**Short problem:** Return each of the lines below that includes the word "nearer", copied in full.

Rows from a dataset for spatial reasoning
----------------------------------------
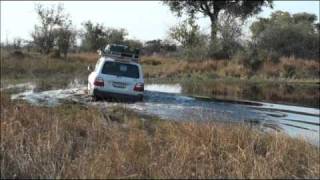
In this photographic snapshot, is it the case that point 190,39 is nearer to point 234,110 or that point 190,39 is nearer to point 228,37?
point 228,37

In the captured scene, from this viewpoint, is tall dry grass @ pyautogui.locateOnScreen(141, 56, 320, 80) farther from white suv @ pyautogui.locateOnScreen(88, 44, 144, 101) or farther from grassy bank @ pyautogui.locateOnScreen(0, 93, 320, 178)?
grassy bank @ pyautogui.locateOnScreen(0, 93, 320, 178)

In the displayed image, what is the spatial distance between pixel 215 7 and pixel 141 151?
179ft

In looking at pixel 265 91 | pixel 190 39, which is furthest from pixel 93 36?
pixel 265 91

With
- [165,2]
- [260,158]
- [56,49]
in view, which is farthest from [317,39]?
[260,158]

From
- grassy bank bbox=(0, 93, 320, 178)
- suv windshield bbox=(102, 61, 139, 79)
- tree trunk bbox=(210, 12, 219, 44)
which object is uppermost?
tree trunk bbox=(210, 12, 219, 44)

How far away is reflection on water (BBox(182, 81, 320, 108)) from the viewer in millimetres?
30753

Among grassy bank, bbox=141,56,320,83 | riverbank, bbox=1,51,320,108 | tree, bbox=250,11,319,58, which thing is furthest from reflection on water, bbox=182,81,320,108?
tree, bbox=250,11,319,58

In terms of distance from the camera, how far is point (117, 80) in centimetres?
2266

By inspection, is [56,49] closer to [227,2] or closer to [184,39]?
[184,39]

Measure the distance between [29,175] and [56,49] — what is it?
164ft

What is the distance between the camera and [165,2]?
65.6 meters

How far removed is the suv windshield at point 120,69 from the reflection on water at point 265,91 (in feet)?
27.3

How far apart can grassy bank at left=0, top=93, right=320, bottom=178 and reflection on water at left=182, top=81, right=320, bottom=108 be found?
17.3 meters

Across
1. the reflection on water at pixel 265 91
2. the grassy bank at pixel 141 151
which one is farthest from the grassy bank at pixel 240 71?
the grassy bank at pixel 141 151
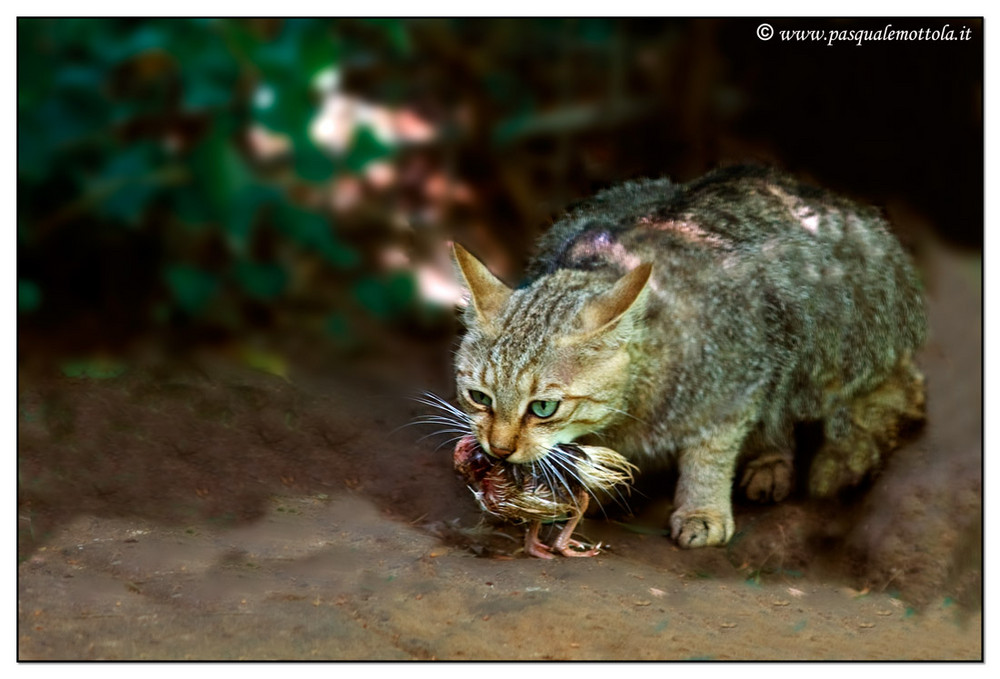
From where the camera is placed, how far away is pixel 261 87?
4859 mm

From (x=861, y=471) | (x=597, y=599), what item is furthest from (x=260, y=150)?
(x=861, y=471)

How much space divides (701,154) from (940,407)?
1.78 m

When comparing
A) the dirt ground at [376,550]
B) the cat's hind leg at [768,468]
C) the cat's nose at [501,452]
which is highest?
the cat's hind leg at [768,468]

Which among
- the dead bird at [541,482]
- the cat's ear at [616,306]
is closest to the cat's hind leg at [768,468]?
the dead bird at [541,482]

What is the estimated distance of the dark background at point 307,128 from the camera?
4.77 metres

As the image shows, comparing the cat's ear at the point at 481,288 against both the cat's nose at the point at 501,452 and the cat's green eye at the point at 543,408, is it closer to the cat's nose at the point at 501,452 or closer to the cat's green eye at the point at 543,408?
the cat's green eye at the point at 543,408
----------------------------------------
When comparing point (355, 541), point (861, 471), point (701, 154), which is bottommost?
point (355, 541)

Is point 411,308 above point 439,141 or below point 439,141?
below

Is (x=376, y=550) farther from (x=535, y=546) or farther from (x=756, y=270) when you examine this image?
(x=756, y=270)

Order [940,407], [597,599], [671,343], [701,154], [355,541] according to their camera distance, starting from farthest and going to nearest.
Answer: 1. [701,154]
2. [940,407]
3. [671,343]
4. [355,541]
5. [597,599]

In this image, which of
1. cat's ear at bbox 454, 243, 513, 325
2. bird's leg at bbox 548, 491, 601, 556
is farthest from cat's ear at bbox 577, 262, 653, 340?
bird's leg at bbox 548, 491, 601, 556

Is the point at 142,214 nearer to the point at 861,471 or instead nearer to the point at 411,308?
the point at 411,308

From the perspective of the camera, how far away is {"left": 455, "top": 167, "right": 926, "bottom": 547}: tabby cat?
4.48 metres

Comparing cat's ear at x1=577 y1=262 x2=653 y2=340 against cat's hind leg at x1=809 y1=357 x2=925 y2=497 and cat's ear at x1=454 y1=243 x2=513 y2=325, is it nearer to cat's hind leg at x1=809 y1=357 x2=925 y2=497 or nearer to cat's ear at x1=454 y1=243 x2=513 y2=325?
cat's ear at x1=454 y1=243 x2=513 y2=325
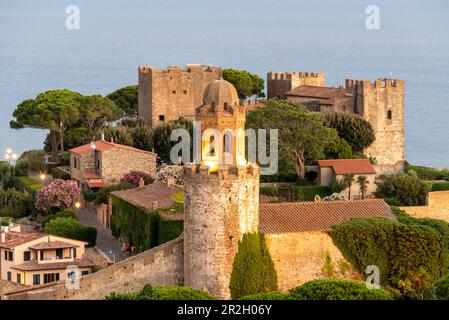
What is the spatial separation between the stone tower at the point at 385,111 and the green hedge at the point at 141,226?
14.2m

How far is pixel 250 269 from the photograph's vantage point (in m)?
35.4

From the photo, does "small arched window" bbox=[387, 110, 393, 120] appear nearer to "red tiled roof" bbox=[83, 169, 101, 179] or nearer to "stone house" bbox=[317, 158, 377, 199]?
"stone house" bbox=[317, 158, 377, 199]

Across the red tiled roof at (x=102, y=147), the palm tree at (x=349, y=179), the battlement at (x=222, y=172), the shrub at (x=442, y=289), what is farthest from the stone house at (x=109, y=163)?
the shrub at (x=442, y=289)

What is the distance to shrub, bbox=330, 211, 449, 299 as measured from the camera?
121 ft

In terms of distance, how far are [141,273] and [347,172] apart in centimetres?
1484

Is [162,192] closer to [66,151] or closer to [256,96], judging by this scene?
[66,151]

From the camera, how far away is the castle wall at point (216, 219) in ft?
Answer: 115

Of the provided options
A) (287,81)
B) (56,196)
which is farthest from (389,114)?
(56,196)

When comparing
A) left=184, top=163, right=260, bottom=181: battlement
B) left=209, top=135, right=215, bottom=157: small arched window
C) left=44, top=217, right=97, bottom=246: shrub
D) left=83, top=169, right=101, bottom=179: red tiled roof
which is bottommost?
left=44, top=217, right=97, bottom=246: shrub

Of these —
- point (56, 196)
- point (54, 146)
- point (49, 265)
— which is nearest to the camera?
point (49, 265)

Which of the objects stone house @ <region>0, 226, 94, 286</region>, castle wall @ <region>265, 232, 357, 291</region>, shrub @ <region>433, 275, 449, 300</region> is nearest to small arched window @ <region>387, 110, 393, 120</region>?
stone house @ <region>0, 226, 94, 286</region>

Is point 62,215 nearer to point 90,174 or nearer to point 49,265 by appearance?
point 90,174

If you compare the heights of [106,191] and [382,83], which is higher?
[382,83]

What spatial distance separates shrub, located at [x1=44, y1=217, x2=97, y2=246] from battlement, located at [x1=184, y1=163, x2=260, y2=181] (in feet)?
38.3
----------------------------------------
**Task result:**
In this photographic snapshot, is it the case that point 190,39 is nearer to point 234,110 or that point 190,39 is nearer to point 228,37?
Is the point at 142,214 nearer to the point at 861,471 or instead nearer to the point at 411,308?
Comparing cat's ear at x1=577 y1=262 x2=653 y2=340 against cat's hind leg at x1=809 y1=357 x2=925 y2=497 and cat's ear at x1=454 y1=243 x2=513 y2=325, is it nearer to cat's hind leg at x1=809 y1=357 x2=925 y2=497 or nearer to cat's ear at x1=454 y1=243 x2=513 y2=325?
From the photo, does "small arched window" bbox=[387, 110, 393, 120] appear nearer to "red tiled roof" bbox=[83, 169, 101, 179] or nearer to "stone house" bbox=[317, 158, 377, 199]?
Is point 62,215 nearer to point 90,174 or nearer to point 49,265 by appearance?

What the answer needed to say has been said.